I have tried the Shunyata Hydra 6 that ML loan me and I find that Shunyata give a more tubey sound while RGPC a more solidstate sound. I feel the highs are more extended with my RGPC 600S though the bass was more prominent with the Shunyata.

So system matching is important!

OdioSleuth said...

S8, Ken,

Thanks for your suggestions, I believe many RGPC users will benefit from them. The duo has since gone over to Big E's place.

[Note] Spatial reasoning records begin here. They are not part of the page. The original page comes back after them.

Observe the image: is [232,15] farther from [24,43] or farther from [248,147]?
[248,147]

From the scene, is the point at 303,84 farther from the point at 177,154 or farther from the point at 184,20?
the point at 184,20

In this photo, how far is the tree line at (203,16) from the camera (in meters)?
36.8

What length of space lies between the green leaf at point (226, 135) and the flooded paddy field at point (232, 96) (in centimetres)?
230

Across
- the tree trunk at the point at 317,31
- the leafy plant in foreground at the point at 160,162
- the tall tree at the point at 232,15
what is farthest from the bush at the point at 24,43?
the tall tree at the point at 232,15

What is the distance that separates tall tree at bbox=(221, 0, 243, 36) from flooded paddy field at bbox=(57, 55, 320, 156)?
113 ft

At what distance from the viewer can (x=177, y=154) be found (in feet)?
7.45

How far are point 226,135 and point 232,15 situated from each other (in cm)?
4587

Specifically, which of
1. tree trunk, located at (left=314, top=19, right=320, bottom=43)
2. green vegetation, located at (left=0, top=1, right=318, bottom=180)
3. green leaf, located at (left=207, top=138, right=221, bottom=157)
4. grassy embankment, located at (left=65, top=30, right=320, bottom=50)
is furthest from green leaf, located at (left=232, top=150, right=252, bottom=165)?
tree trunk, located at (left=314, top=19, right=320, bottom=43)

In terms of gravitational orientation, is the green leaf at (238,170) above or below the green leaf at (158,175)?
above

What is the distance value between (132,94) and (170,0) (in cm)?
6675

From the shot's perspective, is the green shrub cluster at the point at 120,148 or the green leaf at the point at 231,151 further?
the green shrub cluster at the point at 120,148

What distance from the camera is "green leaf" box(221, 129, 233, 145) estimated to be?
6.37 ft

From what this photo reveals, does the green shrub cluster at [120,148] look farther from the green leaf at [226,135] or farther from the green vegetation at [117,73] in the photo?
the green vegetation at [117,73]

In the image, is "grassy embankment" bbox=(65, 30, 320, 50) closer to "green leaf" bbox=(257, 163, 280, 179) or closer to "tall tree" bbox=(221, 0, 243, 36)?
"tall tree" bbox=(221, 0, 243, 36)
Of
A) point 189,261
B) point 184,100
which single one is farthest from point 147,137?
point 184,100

Placing them on their sides is plausible, but the aesthetic will be lousy. I prefer to have some 'eye-fi' benefit too lah... :-)

Eddie said...

Dear professional,
Need help.
i have intension to set up a system, what are the essential condition need to be pay attention?
1. equipment?
2. accessories? like....cone?
OR others.......pls advise?
Awaiting for your soonest reply..

PuchongWong said...
This comment has been removed by the author.
PuchongWong said...

I once asked a sifu about hifi priority, he said: the speaker choice must match the room size, room should be properly treated, the power output of the amp must match the need of the speakers,

Then look into source component,preamp, power conditioner, speaker cable, interconnect, power cord, and lastly tweaks and accessories,

What do you think?

The Wise One said...

Puchong Wong,

I believe many hifi followers have got the wrong concept that speakers must follow the room size. I have heard big floorstanders in small rooms and they sounded incredibly fabulous and controlled. It's the equipment and the accessories that will eventually give you the sound.


PuchongWong said...


Thanks for sharing your good experience,I have also heard big speakers sounding good in small room, such as joamonte's in singapore.